WHAT THE TASK REQUIRES: Every entry must be output exactly as it is written.

Start of Block

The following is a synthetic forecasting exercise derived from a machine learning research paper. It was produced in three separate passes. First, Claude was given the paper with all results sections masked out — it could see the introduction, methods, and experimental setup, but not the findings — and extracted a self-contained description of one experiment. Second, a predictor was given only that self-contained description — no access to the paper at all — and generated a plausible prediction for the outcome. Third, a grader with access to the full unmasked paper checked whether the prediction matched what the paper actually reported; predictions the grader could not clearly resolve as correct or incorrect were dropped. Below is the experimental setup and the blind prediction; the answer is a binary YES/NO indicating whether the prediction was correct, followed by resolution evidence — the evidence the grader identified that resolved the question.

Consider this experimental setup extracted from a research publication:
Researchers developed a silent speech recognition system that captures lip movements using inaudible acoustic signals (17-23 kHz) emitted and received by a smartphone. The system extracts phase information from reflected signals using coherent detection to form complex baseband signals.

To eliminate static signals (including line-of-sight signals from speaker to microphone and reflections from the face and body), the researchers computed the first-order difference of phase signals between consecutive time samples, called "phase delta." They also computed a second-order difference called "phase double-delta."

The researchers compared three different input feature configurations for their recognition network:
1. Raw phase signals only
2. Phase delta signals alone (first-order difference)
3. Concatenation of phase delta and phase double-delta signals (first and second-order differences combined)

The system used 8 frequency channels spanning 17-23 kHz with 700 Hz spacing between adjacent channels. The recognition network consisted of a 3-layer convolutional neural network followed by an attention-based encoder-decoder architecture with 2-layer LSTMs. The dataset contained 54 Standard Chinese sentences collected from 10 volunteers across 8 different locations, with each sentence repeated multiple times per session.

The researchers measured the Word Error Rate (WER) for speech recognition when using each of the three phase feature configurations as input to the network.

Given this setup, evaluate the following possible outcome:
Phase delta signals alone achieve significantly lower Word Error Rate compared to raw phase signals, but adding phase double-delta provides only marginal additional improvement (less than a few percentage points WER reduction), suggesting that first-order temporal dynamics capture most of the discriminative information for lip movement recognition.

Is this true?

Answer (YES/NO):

End of Block

RESPONSE AREA:
The following is a synthetic forecasting exercise derived from a machine learning research paper. It was produced in three separate passes. First, Claude was given the paper with all results sections masked out — it could see the introduction, methods, and experimental setup, but not the findings — and extracted a self-contained description of one experiment. Second, a predictor was given only that self-contained description — no access to the paper at all — and generated a plausible prediction for the outcome. Third, a grader with access to the full unmasked paper checked whether the prediction matched what the paper actually reported; predictions the grader could not clearly resolve as correct or incorrect were dropped. Below is the experimental setup and the blind prediction; the answer is a binary YES/NO indicating whether the prediction was correct, followed by resolution evidence — the evidence the grader identified that resolved the question.

Consider this experimental setup extracted from a research publication:
Researchers developed a silent speech recognition system that captures lip movements using inaudible acoustic signals (17-23 kHz) emitted and received by a smartphone. The system extracts phase information from reflected signals using coherent detection to form complex baseband signals.

To eliminate static signals (including line-of-sight signals from speaker to microphone and reflections from the face and body), the researchers computed the first-order difference of phase signals between consecutive time samples, called "phase delta." They also computed a second-order difference called "phase double-delta."

The researchers compared three different input feature configurations for their recognition network:
1. Raw phase signals only
2. Phase delta signals alone (first-order difference)
3. Concatenation of phase delta and phase double-delta signals (first and second-order differences combined)

The system used 8 frequency channels spanning 17-23 kHz with 700 Hz spacing between adjacent channels. The recognition network consisted of a 3-layer convolutional neural network followed by an attention-based encoder-decoder architecture with 2-layer LSTMs. The dataset contained 54 Standard Chinese sentences collected from 10 volunteers across 8 different locations, with each sentence repeated multiple times per session.

The researchers measured the Word Error Rate (WER) for speech recognition when using each of the three phase feature configurations as input to the network.

Given this setup, evaluate the following possible outcome:
Phase delta signals alone achieve significantly lower Word Error Rate compared to raw phase signals, but adding phase double-delta provides only marginal additional improvement (less than a few percentage points WER reduction), suggesting that first-order temporal dynamics capture most of the discriminative information for lip movement recognition.

Is this true?

Answer (YES/NO):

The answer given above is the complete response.